Dei à Camila um relógio de sol. Li certa vez num almanaque que aqueles
que presenteavam a amada com relógio de sol faziam-no acompanhar de um
poema. Então escrevi um soneto.
Dizem que Josué, guerreiro intrépido
sucessor de Moisés, filho de Num
parou no céu o sol para matar
a todos inimigos de seu credo
bem outra coisa peço ao te dar
este velho relógio de sol, bronze
patinado pelos dias
Deixa o sol andar lamber os corpos
vagabundos em rede grande branca
com varandas de labirinto deixa
a areia escorrer e que venham cãs
rugas e manias
just as long as you grow old along with me
the best my dear true love is yet to be
PS:: Da série 'explicar estraga' (estraga?) : o soneto toma como mote o dístico "Grow old along with me / The best is yet to be", de resto o dístico mais frequente em relógios de sol mundo afora.

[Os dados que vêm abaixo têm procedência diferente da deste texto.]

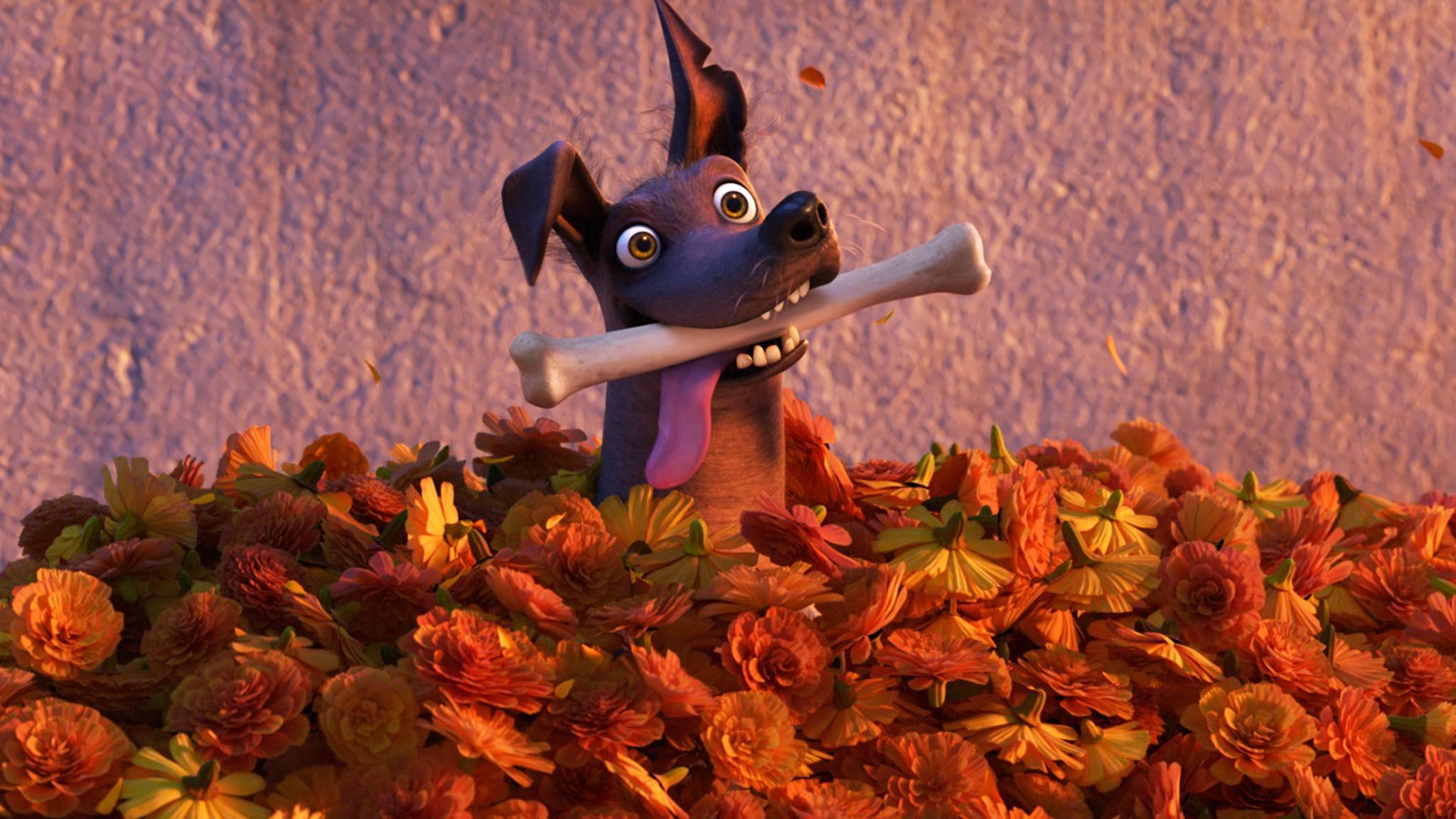 Coco-Lebendiger als das Leben-Dante-Disney-Pixar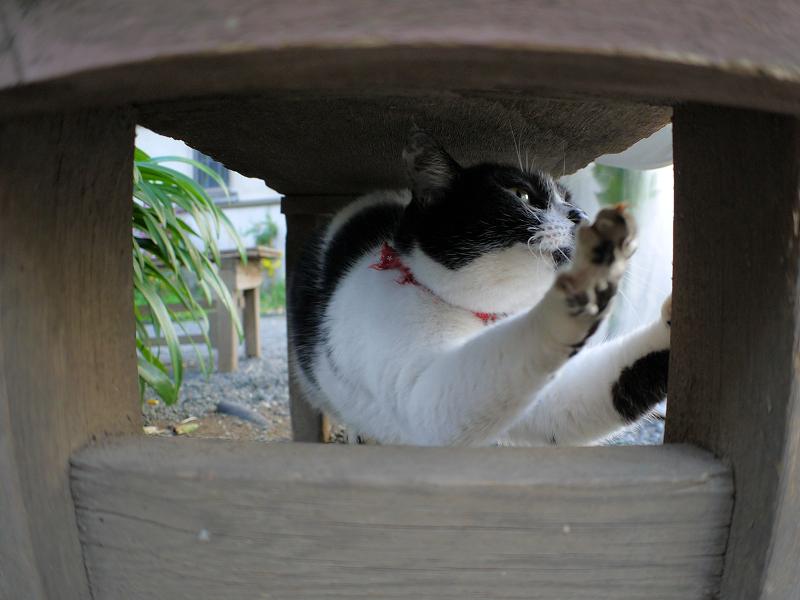 ベンチの下で伸びをする白黒猫1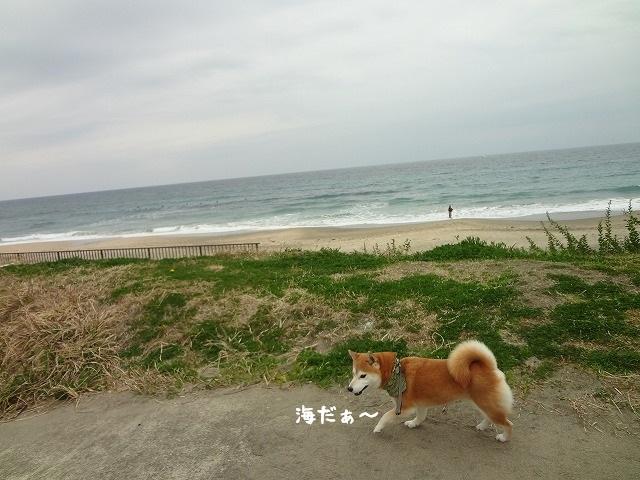柴犬まると千葉旅行!勝浦の海辺で走り回る!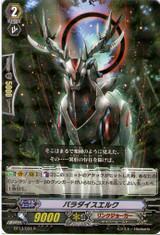 Paradise Elk R BT13/034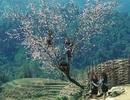 """""""Vùng núi phía Bắc Việt Nam là điểm đến ý nghĩa trên thế giới"""""""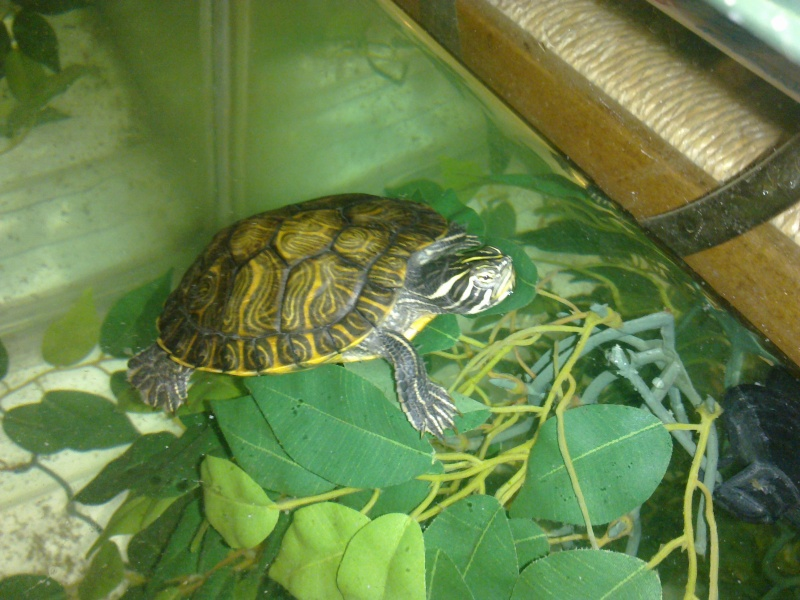 Mon Aquarium & mes Tortues - Page 2 17022027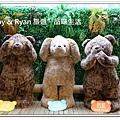 newIMG_0357.jpg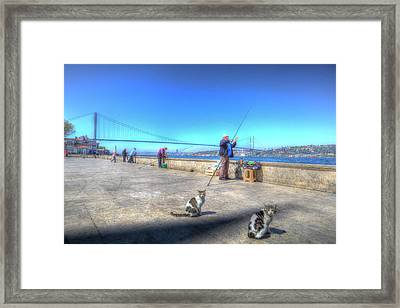 Fishermen And Cats Istanbul Framed Print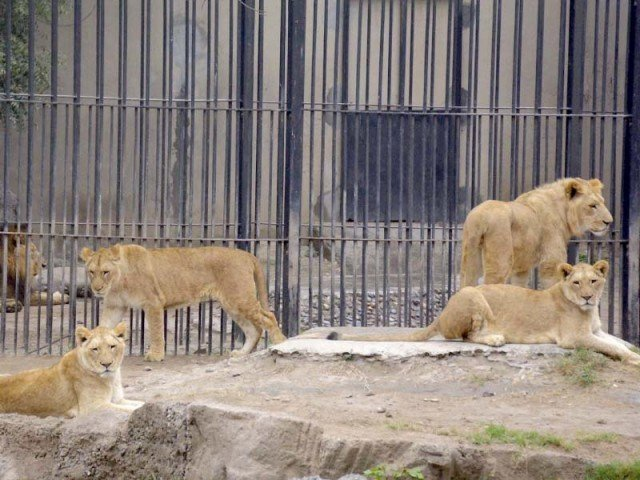 lahore zoo invites citizens to adopt a friend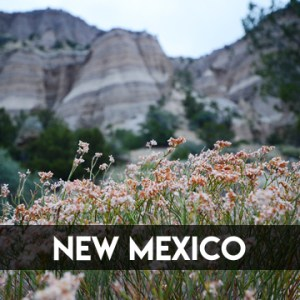 New Mexico || TERRAGOES.COM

Há também intertextualidade com o Josué da Bíblia, que parou o sol no céu, sendo que aqui peço o contrário. Por fim, o trecho em itálico foi tirado de um conto do Guimarães Rosa, um dos mais bonitos e o menos estudado. O conto? "Cara de Bronze". É que o relógio é de bronze, plé. Mas não foi só por isso: é que o Cara de Bronze pedira ao vaqueiro Grivo que corresse os gerais em busca de poesia.
Tem outro lance: escrito em óbvios decassílabos, tem lá uns dois versos que quebram a estrutura. Como que a dizer que escandir as sílabas de um verso é meio que contar o tempo. E o tempo nunca será linear. Principalmente se passado com namorada, em rede branca de varandas de labirinto.